READING PASSAGE >>
The implementation integrates with gRPC's CompletionQueue interface:
https://github.com/googleapis/google-cloud-cpp/blob/main/google/cloud/completion_queue.h

The completion queue returns a future abiding to this API:
https://github.com/googleapis/google-cloud-cpp/blob/main/google/cloud/internal/future_base.h

It looks like a really nice solution as far as async gRPC; I wish gRPC had
such an implementation in the base library. What do you think of this?
Would this pattern appeal to you, David - or to anyone listening from the
larger Arrow community?

Thanks,
Nate

On Thu, Jun 3, 2021 at 4:50 PM David Li <li...@apache.org> wrote:

> I see, thanks. That sounds reasonable, and indeed if you are subscribing
> to lots of data sources (instead of just trying to maximize throughput as I
> think most people have done before) async may be helpful. There are
> actually two features being described here  though:
>  1. The C++ Flight client needs some way to wrap an existing gRPC client,
> much like it can in Java. This may be tricky in C++ (and will require
> applications to carefully manage gRPC versions) and will probably not be
> possible for Python.
>  2. The C++ Flight client should offer async APIs (perhaps callback-based
> APIs or perhaps completion-queue based or something else).
> https://issues.apache.org/jira/browse/ARROW-1009 may be relevant here.
> I think gRPC C++ has experimental callback-based async APIs now but it may
> be hard for us to actually take advantage of unless we can draw a hard line
> on minimum required gRPC version. The main question will probably be
> finding someone to do the work.

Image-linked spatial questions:
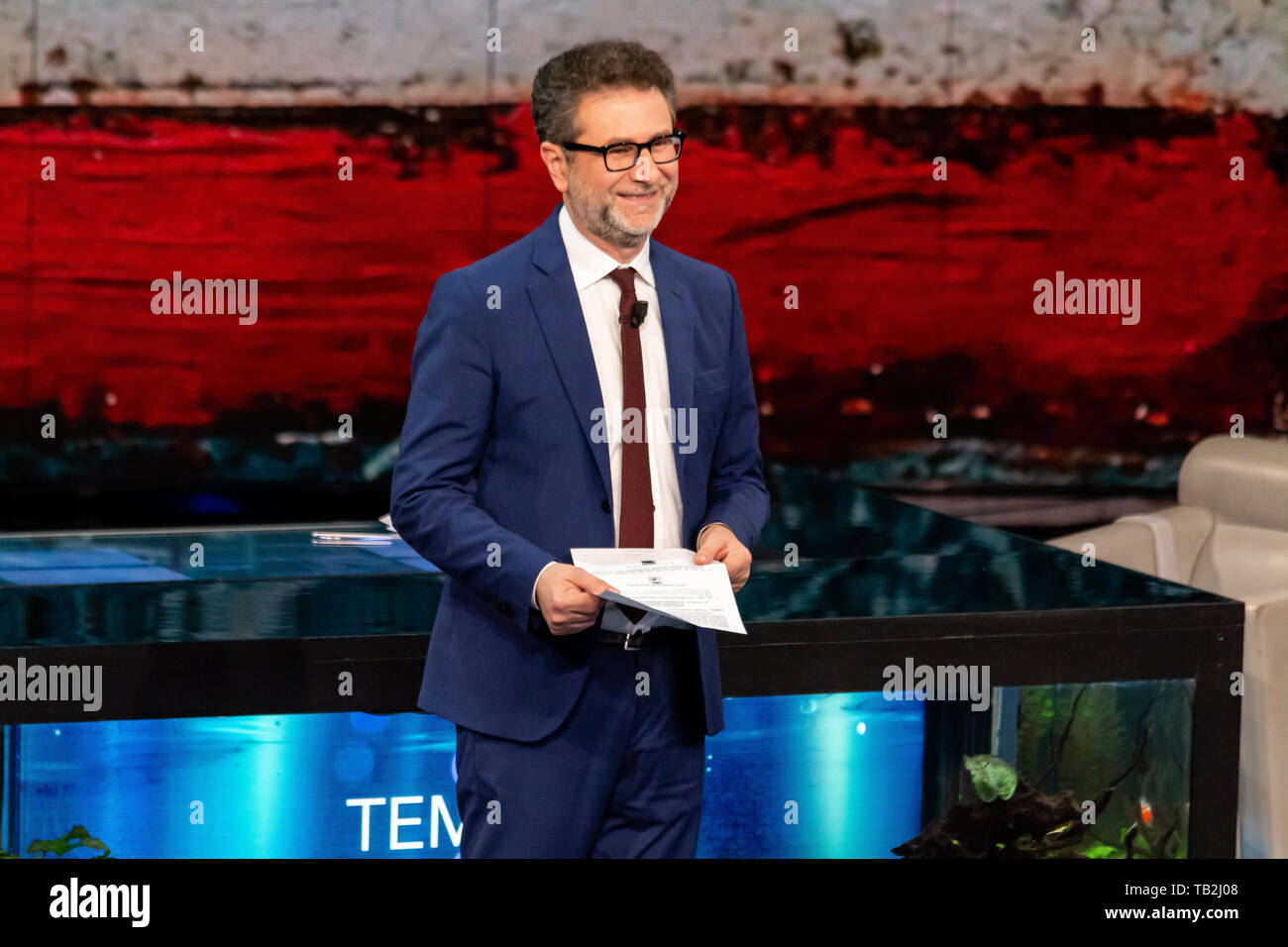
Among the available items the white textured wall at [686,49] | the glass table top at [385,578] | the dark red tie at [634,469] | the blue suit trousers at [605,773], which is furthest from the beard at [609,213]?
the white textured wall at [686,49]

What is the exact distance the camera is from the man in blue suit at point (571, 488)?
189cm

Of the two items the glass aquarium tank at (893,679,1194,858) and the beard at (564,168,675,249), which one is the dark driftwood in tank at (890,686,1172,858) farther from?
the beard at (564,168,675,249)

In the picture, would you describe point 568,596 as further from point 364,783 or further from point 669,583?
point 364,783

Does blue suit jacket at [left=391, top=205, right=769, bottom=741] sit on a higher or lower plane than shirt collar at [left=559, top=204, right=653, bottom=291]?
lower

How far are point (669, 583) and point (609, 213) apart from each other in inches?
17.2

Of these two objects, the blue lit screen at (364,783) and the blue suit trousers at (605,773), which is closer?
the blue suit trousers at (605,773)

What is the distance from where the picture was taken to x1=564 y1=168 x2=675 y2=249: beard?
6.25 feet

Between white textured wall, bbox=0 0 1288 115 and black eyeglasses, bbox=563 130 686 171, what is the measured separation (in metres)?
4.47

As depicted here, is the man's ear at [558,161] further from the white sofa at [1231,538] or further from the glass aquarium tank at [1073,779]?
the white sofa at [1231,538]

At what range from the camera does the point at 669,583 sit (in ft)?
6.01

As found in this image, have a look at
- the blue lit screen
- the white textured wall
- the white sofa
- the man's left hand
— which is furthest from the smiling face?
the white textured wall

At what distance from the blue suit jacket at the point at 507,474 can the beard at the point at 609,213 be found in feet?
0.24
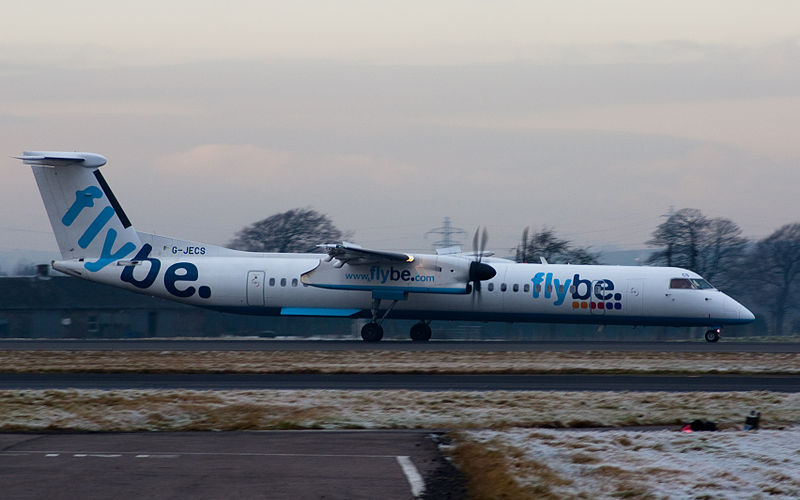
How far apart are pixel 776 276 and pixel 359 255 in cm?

REQUIRED TASKS >>
A - In the email thread about async gRPC for the Arrow Flight client, which JIRA issue is named as possibly relevant?
B - Carry on the email thread about async gRPC for the Arrow Flight client, picking up after its final sentence.

TASK-BY-TASK ANSWERS >>
A - ARROW-1009

B -
>
> Best,
> David
>
> On Thu, Jun 3, 2021, at 12:11, Nate Bauernfeind wrote:
> > In addition to Arrow Flight we have other gRPC APIs that work together
> as a
> > whole. For example, the API client establishes a session with the server.
> > Then the client tells the server to create a derivative data stream by
> > filtering/joining/computing/etc several source streams. The server will
> > keep this derivative stream available as long as the session exists. This
> > session is kept alive with a heartbeat. So a small part of this system
> > requires a regular (but not overwhelming) heartbeat. If this derivative
> > stream has any data source that is live (aka regularly updating) then the
> > derivative is also live. The API client would likely want to subscribe to
> > the derivative stream, but still needs to heartbeat. The subscription
> > (communicated via Flight's DoExchange) should be able to last forever.
> > Naturally, this API pattern is simply better suited to the async pattern.
> >
> > Ideally, we could re-use the same http2 connections, task queue and/or
> > thread-pool between the arrow flight api and the other grpc apis (talking
> > to the same endpoint).
> >
> > The gRPC callback pattern in Java is nice; it's a bit of a shame that
> gRPC
> > hasn't settled on a c++ callback pattern.
> >
> > These are the kinds of ideas that it enables:
> > - Subscribe to multiple ticking sources simultaneously.
> > - Can have multiple gRPC requests outstanding at the same time
> > (particularly useful if server is in a remote data center with high RTT).
> > - Can communicate with multiple remote hosts simultaneously.
> > - In general, enables the client to be event driven.
> >
> > Note that our clients tend to be light; they typically listen to derived
> > data and then act based on the information without further computation
> > locally.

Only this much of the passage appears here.